Monday, March 7th ~ Phnom Penh
We started off the day with 12 of us plus Boreth loading into three Tuk Tuks and heading out for our morning optional city tour. Tim and I were joined by Jenny and Dave, the young couple from Wisconsin. Within about two minutes our driver had lost the group. He kept circling around a few blocks, passing by several sites, and I think eventually gave up on finding our group.
It took us about an hour to locate everyone else, but eventually we were reunited and our tour continued.
Somehow I managed to slice open my big toe getting back into the Tuk Tuk after one of our stops. I’m now sporting a band aid on my foot, but other than internalizing a couple of naughty words and having to wash the blood off of my sandals, I’ll be just fine.
Back at the hotel for lunch we returned to the culinary school to get a quick bite before our afternoon tour. The highlights of the meal started with this cool beverage:
and ended with the refreshing dessert.
I knew that the afternoon was going to be emotional and difficult to deal with, but even knowing some of the violent history, I was not prepared for what we were about to experience. This time all 14 of us shared a roomy bus and were joined by a local guide. We were off to visit the Killing Fields and the Genocide Museum.
Pol Pot’s birth name was Saloth Sar. He was a Cambodian revolutionary who led the Khmer Rouge from 1963 until 1997. The Khmer Rouge regime arrested and eventually executed almost everyone suspected of connections with the former government or with foreign governments, as well as professionals and intellectuals.
It is estimated that 2.5 million people were killed or died from starvation during the Khmer Rouge regime.
Our guide was only a child during the time of mass killings.
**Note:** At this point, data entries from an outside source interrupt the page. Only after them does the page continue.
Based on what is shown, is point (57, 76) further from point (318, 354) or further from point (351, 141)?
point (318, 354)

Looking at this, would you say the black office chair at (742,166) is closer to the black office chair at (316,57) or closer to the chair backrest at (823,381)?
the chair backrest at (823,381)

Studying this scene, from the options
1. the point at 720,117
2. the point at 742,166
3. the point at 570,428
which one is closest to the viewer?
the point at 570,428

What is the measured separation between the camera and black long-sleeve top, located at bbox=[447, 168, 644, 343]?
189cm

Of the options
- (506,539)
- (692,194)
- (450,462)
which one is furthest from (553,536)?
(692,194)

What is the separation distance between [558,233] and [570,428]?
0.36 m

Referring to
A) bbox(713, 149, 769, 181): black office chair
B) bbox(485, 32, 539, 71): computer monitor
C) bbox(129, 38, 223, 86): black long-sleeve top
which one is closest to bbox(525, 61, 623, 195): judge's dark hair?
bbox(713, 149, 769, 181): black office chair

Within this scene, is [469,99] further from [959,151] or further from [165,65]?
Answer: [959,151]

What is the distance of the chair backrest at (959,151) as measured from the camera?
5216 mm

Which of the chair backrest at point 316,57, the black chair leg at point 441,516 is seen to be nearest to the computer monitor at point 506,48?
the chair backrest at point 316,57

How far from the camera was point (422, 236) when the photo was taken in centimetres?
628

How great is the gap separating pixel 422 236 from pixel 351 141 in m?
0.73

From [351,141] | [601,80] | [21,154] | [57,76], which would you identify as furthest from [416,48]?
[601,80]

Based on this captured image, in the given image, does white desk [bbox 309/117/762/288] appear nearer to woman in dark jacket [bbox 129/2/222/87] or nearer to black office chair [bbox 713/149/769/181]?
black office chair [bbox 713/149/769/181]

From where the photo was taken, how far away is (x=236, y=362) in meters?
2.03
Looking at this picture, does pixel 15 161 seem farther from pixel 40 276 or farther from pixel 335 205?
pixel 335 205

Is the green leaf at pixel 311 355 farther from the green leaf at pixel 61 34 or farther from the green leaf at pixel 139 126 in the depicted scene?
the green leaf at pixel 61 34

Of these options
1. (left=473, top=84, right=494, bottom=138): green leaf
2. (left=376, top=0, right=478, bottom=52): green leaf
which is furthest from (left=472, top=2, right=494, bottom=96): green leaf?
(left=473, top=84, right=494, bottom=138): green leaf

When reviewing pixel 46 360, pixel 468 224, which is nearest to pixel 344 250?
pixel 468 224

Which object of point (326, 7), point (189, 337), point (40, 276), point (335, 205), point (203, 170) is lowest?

He lost his father and five brothers due to starvation. His stories based on his own experiences were chilling, sad, overwhelming and stretched the limits of my understanding.
I took quite a few pictures, but decided to only post a few, mainly to document that we were there, and to help jog my memory.
I do not want to share on my blog the extreme measures of torture that were used here. I had thought that the medical experimentation and torture we had learned about when touring Auschwitz and Birkenau were horrendous (and they were), but the methods of torture used here went so far beyond anything I had ever read about.
To say I was horrified would be an understatement.
The brutality that can be perpetrated from one person onto another person seemed to know no bounds. They found great pleasure in causing the utmost pain and cruelty.
The heat was starting to get to me by mid afternoon and my face turned bright red. Tim insisted that I stop and drink some cold water. So glad I did, as that revived me a little.
The site is a former high school which was used as the notorious Security Prison 21 (S-21) by the Khmer Rouge regime from its rise to power in 1975 to its fall in 1979.
As we neared the end of our tour, we were introduced to one of the very few remaining survivors of the prison, Mr. Chum Mey. I asked him how he managed to survive the torture. With our guide translating, he shared some of his story. He also has written a book which I purchased and plan to read while on this trip.
This day left me completely depleted.